SIEGEL: Yeah, talk about the season that he's had this year. We should say the Yankees, to the surprise of many, are in first place in the American League East.

SHERMAN: Yeah, and one of the reasons they're in first place in the American League East is, maybe Alex Rodriguez hasn't played like prime Alex Rodriguez but he certainly played like a primetime player. There's been a bunch of times where he's had these little mini slumps, and you thought, aha - here's the moment where he's done, his body is breaking down, he turned 40 in July. And instead, he's been a vital part of what's a greatly improved offense from the last two seasons. And he's also part of the fabric of leadership. I think even his greatest critics would agree that he's actually a baseball gym rat. He loves the game. And one of the things he likes best about it is working with young players and incorporating them into both the clubhouse life, the major league life, and feeding them with information. And so he's been an important part of the leadership fabric as well.

SIEGEL: Just one question about something. You mentioned Alex Rodriguez has many slumps and every time he goes into one, people think, aha - there it is, I knew he was finished. In 2006, you wrote, (reading) time to face facts - A-Rod simply doesn't have it.

Next year, he hits 52 home runs and steals 24 bases. What is it about this guy - immensely talented - that he seems to be done for and he just comes back?

SHERMAN: Well, at that time, I would suspect that one of the things that helped bring him back was also what brought him to a suspension. He defied time, as a lot of players in that era defied time, by not playing legally.

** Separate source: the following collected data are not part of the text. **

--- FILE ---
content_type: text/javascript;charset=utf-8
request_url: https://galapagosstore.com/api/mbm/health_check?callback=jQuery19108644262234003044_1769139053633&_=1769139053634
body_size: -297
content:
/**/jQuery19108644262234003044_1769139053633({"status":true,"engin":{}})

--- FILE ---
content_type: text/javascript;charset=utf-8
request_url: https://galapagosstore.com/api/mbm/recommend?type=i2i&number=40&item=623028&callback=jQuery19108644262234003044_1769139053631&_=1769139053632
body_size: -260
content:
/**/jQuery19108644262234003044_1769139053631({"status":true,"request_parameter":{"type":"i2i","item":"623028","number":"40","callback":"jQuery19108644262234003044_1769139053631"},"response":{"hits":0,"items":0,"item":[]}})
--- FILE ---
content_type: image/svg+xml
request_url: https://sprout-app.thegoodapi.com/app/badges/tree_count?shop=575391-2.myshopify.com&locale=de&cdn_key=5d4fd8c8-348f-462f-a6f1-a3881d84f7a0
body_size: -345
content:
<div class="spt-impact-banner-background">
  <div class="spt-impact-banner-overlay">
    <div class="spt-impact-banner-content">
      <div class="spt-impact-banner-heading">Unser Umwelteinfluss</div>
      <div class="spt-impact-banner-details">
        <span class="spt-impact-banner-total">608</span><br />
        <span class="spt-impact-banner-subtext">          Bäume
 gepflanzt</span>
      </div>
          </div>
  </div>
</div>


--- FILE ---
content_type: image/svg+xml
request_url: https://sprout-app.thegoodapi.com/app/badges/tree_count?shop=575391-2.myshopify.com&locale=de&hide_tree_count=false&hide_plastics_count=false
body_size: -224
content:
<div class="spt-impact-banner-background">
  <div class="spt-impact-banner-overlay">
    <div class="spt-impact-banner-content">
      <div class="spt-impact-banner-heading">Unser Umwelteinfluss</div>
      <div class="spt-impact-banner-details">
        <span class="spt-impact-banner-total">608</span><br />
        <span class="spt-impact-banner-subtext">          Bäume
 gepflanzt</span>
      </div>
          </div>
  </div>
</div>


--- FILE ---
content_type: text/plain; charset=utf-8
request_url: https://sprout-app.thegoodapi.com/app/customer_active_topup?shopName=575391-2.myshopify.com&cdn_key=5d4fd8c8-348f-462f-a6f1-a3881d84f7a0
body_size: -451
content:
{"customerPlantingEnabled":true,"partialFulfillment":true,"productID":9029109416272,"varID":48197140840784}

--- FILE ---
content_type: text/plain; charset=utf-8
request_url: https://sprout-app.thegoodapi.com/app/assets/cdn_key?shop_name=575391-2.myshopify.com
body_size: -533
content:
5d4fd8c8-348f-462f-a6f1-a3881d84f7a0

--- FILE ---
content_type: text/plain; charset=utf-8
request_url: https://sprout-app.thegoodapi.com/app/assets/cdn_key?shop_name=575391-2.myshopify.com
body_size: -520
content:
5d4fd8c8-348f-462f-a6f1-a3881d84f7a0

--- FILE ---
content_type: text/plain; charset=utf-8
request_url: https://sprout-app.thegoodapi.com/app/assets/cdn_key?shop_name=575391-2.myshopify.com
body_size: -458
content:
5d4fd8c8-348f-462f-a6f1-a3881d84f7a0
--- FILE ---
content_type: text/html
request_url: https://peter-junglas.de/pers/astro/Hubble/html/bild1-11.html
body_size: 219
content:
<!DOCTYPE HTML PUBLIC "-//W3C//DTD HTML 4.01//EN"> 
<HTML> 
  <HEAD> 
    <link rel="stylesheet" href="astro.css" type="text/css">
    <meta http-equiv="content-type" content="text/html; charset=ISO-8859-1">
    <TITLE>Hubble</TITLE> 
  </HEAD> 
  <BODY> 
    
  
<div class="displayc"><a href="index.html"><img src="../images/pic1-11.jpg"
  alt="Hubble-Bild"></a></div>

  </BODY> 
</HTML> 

SIEGEL: You're saying performance-enhancing drugs?

SHERMAN: Yes. I mean, clearly, he was taking performance-enhancing drugs in 2010 and probably 2011 at the minimum, which probably helped him defy injury, recovery situations and age. But, you know, let's start with who he is. Alex Rodriguez was the first pick in the first round of a draft. I think anybody who did amateur scouting would tell you that in the last 40 years - if you skipped to somebody who's done amateur scouting in that period - there's maybe two or three players, the Ken Griffey Jrs., the Alex Rodriguezs, the Bryce Harpers, who stand out, that they would be the first pick in the last 40 years of drafts if you put everyone together. So unique athletes tend to be able to last longer and be better than others. So he's a very successful player now. I have two children. I wouldn't bet their lives or my lives that he's doing it clean, and, you know, let's hope he is. It's a greater story if he is. But he has kind of fooled us once already, and so the shame would be on me to believe him moving forward.

SIEGEL: Joel Sherman, of the New York Post and MLB Network Insider, thanks for talking with us.